▶ **Complete the following**:
1: Answer these questions using the piece on Hillary Clinton's emails below.
(a) What is the name of the author's new talk show?
(b) According to Kweku, how long ago was the Sanders/Clinton debate?
(c) What did Bernie tell Hillary during that debate, as quoted in the piece?
2: Retype all eleven records below, keeping each caption line unchanged and leaving the picture markers out.
Source document below:
Why Hillary’s email should still be a thing

Everyone is tired of E-MAILS and nobody wanted to talk with me about the latest batch of them. Sad! So instead, I sat down with myself and had a conversation with myself about emails, ethics, and the Clintons. Welcome to my new talk show: Ezekiel & Kweku, where I am my own cohost.

Kweku: Remember that Sanders/Clinton debate during the primary where Bernie told Hillary, “The American people are sick and tired of hearing about your damn emails?”

Ezekiel: That was, like, 30 years ago.

Kweku: Ten months, but who’s counting?

Ezekiel: I am. I am counting down the days, the hours, the seconds. Release me from this hell.

Kweku: OK. But do you remember?

Ezekiel: Yeah, I do. And we’ve talked about emails, like, every month since then. Bernie had no idea just how tired we were going to get of talking about emails.

Kweku: Well, I got some good news for you, pal. There are some new emails.

Ezekiel: I’m in an emotionally fragile state right now. Please do not make jokes.
End of Source document.
Materials provided below:
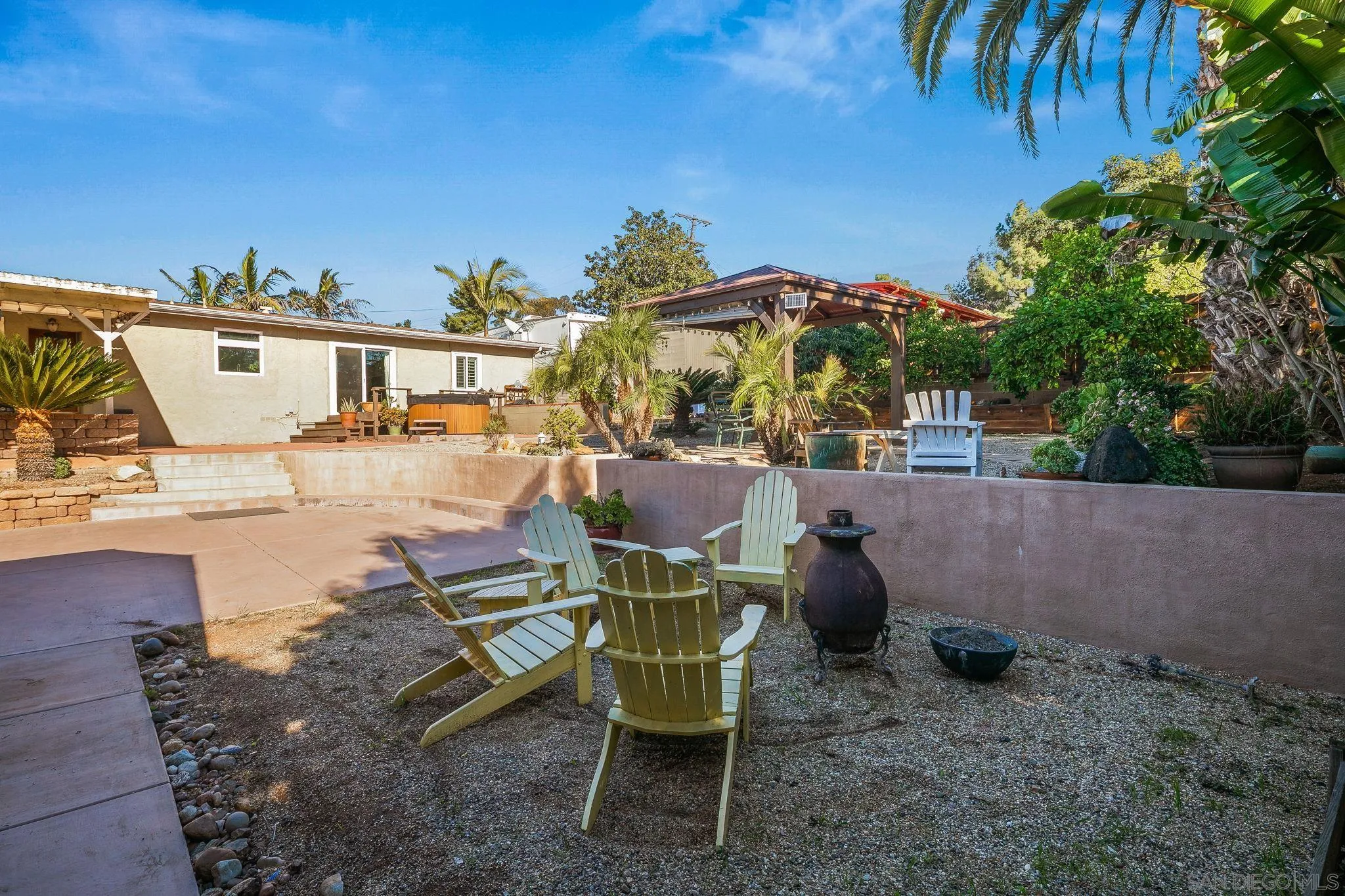 9219 Brookside Circle Spring Valley, CA 91977 - Photo 43 of 63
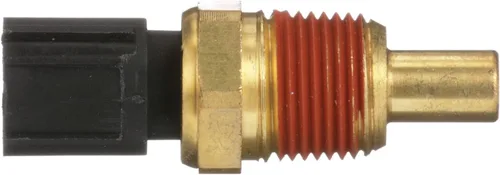 Miniatura 6 de Delphi TS10154 Sensor de temperatura del refrigerante del motor, 1 paquete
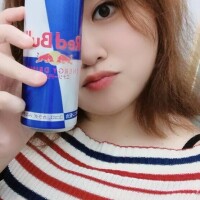 今日は｡｡｡｡｡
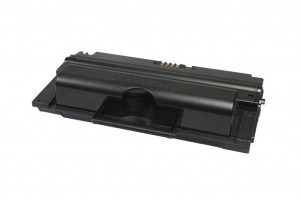 Refill toner cartridge ML-D3470B, SU672A, 10000 yield for Samsung printers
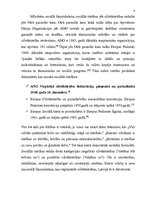 Konspekts 'Ārvalstu valsts un tiesību vēsture', 4.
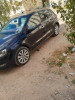 Volkswagen Polo 2014 Life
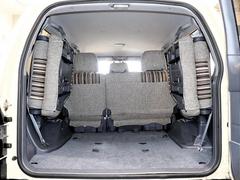 󥯥ǤϾǤˤ⤫餺ϹȤƤޤ 5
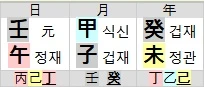 NBA 서부파이널 6차전 샌안토니오 vs 오클라호마-3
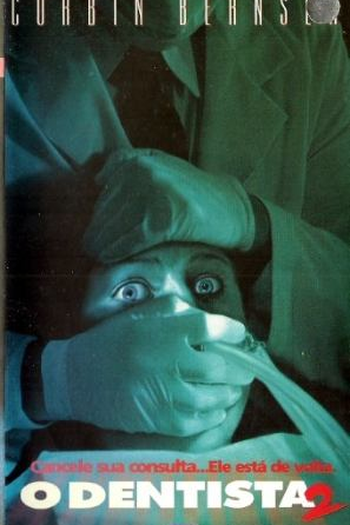  de Filme O Dentista 2 (1998)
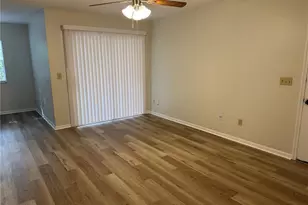 513 Green Spring Cir, Winter Springs, FL 32708 - Photo 10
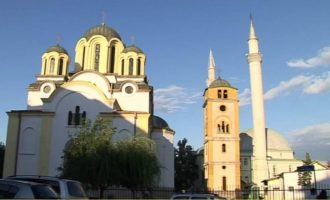 Departamenti i Shtetit sugjeron ndryshimin e ligjit për Liritë Fetare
End of Materials provided.
▶ **Task answers**:
1:
(a) Ezekiel & Kweku
(b) Ten months
(c) "The American people are sick and tired of hearing about your damn emails."

2:
 9219 Brookside Circle Spring Valley, CA 91977 - Photo 43 of 63
 Miniatura 6 de Delphi TS10154 Sensor de temperatura del refrigerante del motor, 1 paquete
 今日は｡｡｡｡｡
 Refill toner cartridge ML-D3470B, SU672A, 10000 yield for Samsung printers
 Konspekts 'Ārvalstu valsts un tiesību vēsture', 4.
 Volkswagen Polo 2014 Life
 󥯥ǤϾǤˤ⤫餺ϹȤƤޤ 5
 NBA 서부파이널 6차전 샌안토니오 vs 오클라호마-3
  de Filme O Dentista 2 (1998)
 513 Green Spring Cir, Winter Springs, FL 32708 - Photo 10
 Departamenti i Shtetit sugjeron ndryshimin e ligjit për Liritë Fetare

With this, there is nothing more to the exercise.